Price - *$725 *(shipping included within USA / International will pay all costs over $25) 



If you're interested in purchasing this knife please contact via PM or email along with your Paypal email address (for the invoice). If international, please specify country.

Thanks for looking!

Dave


----------



## Dave Martell (Oct 17, 2017)

I wanted to say that this handle was inspired by Stefan Keller's handle work he's done with vintage bakelite. I always thought that was some of his best stuff and even have one of the black flamed handles he gifted me long ago still waiting for the perfect knife to come along. Anyway, I thought it was worth mentioning....


----------



## Matus (Oct 18, 2017)

Very cool Dave. This looks like a knife that would feel best in a pro kitchen


----------



## Mute-on (Oct 18, 2017)

That handle is just amazing. Far to cool for school


----------



## Dave Martell (Oct 18, 2017)

Matus said:


> Very cool Dave. This looks like a knife that would feel best in a pro kitchen



Yeah, if a cook likes a larger knife for prep then I truly think this one would fit the bill quite well for the pro environment.






Mute-on said:


> That handle is just amazing. Far to cool for school



Thanks


----------



## Dave Martell (Oct 18, 2017)

I realize that this is a niche market type knife so if you're on the fence about the cost then shoot me an offer and we'll see if we can make a deal.


----------



## Dave Martell (Oct 19, 2017)

:bump:

This one is packed and ready to go.


----------



## Dave Martell (Oct 19, 2017)

Here's a few more handle pics...


----------



## Marcelo Amaral (Oct 19, 2017)

Beautiful handle and knife (as usual), Dave. I wish i could afford your knife right now!


----------



## Dave Martell (Oct 20, 2017)

Marcelo Amaral said:


> Beautiful handle and knife (as usual), Dave. I wish i could afford your knife right now!

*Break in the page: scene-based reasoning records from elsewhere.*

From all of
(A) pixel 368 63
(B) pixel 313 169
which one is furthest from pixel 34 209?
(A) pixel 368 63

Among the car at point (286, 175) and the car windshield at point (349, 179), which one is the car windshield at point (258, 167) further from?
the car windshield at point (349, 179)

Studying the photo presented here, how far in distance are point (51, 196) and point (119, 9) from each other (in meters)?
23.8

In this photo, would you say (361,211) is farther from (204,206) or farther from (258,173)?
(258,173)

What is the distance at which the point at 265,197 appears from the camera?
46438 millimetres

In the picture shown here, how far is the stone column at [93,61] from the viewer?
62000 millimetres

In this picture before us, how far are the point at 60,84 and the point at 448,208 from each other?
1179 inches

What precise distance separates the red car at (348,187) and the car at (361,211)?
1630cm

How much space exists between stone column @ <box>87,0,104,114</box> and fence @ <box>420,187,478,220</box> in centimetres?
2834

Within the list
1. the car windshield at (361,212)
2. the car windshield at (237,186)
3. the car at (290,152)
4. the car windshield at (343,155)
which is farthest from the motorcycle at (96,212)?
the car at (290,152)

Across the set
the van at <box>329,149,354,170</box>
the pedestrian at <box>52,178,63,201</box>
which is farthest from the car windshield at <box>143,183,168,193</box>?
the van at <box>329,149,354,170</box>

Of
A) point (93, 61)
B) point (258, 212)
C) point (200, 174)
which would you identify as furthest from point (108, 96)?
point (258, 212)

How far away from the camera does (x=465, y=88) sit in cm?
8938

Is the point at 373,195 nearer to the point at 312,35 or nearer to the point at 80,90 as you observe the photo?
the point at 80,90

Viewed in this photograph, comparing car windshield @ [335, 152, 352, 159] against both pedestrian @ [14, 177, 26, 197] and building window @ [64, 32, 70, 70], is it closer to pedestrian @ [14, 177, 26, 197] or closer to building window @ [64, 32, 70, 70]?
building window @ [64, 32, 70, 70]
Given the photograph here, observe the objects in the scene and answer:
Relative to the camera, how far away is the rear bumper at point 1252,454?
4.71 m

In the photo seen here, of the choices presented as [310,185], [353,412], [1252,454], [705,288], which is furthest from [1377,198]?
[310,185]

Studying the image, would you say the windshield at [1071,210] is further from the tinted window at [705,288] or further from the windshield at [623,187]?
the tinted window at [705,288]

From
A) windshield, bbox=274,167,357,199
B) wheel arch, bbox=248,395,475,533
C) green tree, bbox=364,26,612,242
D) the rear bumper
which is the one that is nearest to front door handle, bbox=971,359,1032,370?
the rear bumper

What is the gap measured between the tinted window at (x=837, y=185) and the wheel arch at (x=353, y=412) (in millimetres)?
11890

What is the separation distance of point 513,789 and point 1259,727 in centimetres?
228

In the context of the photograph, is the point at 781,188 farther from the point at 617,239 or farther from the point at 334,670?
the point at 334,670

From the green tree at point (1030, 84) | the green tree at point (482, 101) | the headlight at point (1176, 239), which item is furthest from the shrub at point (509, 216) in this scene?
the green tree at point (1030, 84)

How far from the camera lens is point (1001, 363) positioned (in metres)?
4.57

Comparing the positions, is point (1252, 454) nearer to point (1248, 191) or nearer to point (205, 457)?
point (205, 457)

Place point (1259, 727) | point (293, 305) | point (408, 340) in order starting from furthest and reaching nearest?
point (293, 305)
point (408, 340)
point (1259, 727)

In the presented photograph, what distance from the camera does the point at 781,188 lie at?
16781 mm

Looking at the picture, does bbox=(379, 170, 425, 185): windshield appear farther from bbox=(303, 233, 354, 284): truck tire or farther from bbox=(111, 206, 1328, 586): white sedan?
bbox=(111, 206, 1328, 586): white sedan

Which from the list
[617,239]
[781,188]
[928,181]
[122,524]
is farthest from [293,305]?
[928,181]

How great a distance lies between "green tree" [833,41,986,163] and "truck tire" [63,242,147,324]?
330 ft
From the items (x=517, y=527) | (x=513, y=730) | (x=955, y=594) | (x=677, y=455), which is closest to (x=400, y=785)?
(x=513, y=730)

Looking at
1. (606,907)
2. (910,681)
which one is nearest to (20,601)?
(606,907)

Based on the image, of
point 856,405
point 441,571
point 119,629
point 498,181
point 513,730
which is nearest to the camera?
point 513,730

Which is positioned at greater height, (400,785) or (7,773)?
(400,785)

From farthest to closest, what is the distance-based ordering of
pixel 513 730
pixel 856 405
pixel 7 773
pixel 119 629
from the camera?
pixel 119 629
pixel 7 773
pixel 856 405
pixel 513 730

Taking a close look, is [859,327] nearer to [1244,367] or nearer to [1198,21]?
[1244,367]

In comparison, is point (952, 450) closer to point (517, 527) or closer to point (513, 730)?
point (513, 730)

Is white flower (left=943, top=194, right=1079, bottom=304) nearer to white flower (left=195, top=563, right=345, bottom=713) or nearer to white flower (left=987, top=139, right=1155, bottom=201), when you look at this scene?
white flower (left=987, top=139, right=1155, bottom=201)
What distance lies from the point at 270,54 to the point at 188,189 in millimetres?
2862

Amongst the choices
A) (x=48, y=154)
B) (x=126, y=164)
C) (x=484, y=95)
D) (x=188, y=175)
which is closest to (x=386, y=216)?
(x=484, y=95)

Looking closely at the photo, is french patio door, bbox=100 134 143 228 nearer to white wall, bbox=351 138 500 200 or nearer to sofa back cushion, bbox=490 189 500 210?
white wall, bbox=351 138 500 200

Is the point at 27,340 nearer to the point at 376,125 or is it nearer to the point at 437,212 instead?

I wish you could too! Thanks


----------



## Dave Martell (Oct 20, 2017)

This one is *SOLD! *:doublethumbsup:


----------



## TheCaptain (Oct 20, 2017)

Awesome! You have more of that flaming handle material? Bet it would make some nice petty's.


----------



## Dave Martell (Oct 20, 2017)

TheCaptain said:


> Awesome! You have more of that flaming handle material? Bet it would make some nice petty's.




I don't have that same pattern but I have some other colors/patterns available.


----------